Lobiler, koridorlar, asansörler, tuvaletler, her köşe yabancılarla doluydu. Bir değil, birkaç kongre olmalı diye düşünürken, arkamdan bir el koluma girdi. Birlikte seri adamlarla yürüyoruz ama, yüzünü göremiyorum. ‘Yener Bey burası 22 salonlu, 73 bin metrekare. Sadece balo salonu 5 bin kişilik, sahnelere TIR bile giriyor’ dedi. Dönüp baktım, Cevahir Holding Yönetim Kurulu Başkanı İbrahim Cevahir’in ta kendisi. Hiç yaşlanmamış, sanki 70 yaşında, 7 çocuklu, 18 torunu olan biri değil.
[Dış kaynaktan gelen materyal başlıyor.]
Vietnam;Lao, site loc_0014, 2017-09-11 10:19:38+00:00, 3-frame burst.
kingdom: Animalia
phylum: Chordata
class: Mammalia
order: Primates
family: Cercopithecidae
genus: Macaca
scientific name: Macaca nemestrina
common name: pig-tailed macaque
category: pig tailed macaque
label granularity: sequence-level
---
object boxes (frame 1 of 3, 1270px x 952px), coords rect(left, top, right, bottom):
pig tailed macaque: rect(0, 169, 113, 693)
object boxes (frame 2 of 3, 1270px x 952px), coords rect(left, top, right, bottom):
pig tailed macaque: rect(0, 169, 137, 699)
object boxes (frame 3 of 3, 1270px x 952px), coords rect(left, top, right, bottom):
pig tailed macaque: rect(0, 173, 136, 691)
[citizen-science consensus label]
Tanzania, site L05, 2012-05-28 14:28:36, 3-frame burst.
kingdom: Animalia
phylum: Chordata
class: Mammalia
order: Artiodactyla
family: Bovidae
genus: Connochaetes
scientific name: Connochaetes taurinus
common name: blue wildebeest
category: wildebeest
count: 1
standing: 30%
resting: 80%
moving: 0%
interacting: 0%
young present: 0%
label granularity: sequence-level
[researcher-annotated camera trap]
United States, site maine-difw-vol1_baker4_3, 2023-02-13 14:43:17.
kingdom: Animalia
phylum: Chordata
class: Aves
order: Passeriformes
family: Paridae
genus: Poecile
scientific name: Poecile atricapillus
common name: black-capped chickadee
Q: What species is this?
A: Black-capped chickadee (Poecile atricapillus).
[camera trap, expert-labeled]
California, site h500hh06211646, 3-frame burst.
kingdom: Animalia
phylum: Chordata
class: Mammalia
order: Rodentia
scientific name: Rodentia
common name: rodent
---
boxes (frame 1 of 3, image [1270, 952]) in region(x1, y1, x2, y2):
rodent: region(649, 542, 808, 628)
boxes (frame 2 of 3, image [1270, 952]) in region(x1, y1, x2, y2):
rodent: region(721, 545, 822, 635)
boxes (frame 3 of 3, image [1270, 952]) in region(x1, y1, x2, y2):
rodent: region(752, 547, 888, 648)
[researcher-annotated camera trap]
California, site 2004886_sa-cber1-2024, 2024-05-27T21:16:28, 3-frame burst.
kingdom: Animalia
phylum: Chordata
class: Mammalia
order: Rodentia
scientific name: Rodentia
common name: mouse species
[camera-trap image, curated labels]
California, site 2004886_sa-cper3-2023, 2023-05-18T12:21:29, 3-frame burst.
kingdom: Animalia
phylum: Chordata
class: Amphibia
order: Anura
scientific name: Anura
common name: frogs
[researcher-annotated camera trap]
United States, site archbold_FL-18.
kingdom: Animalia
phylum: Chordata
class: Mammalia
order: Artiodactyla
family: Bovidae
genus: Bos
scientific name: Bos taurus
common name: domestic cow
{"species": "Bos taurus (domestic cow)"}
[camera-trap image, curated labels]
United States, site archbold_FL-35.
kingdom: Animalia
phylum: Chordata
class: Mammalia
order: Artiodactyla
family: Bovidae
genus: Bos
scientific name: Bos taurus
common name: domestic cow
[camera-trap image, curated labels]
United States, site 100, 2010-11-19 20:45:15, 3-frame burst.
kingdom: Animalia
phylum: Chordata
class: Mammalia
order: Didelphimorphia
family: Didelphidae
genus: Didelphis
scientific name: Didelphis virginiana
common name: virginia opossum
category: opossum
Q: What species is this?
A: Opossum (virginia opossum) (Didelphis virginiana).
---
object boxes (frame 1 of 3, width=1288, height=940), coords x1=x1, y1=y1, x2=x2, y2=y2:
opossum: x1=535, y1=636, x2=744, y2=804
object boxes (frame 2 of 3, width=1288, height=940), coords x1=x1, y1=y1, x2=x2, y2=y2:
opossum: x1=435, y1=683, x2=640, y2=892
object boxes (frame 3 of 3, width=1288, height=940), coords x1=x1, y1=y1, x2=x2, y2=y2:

Koluma girdi, birlikte Deliz Restoran’a girdik, sabah kahvaltısında başlayacağız sohbetimize. Bir parça beyaz peynir, bir dilim karpuz, 2 dilim kızarmış ekmek, bir bardak limonlu çay yeter, gerisi sizin olsun. Ben soruyorum, Cevahir kendine özgü Karadeniz şivesiyle anlatıyor. Zaman zaman sesini yükseltiyor, masaya vuruyor, gözlerini açıyor, sonra gülüyor derin bir sessizlikle. Sordum anlattı, sormadım yine anlattı, bir de baktık gün bitti. İbrahim Cevahir’in anlattıkları Çaykaralı atalarının sözlerini kanıtlıyor; ‘Aklın olacak ki anlayacaksın ne kadar deli olduğunu.’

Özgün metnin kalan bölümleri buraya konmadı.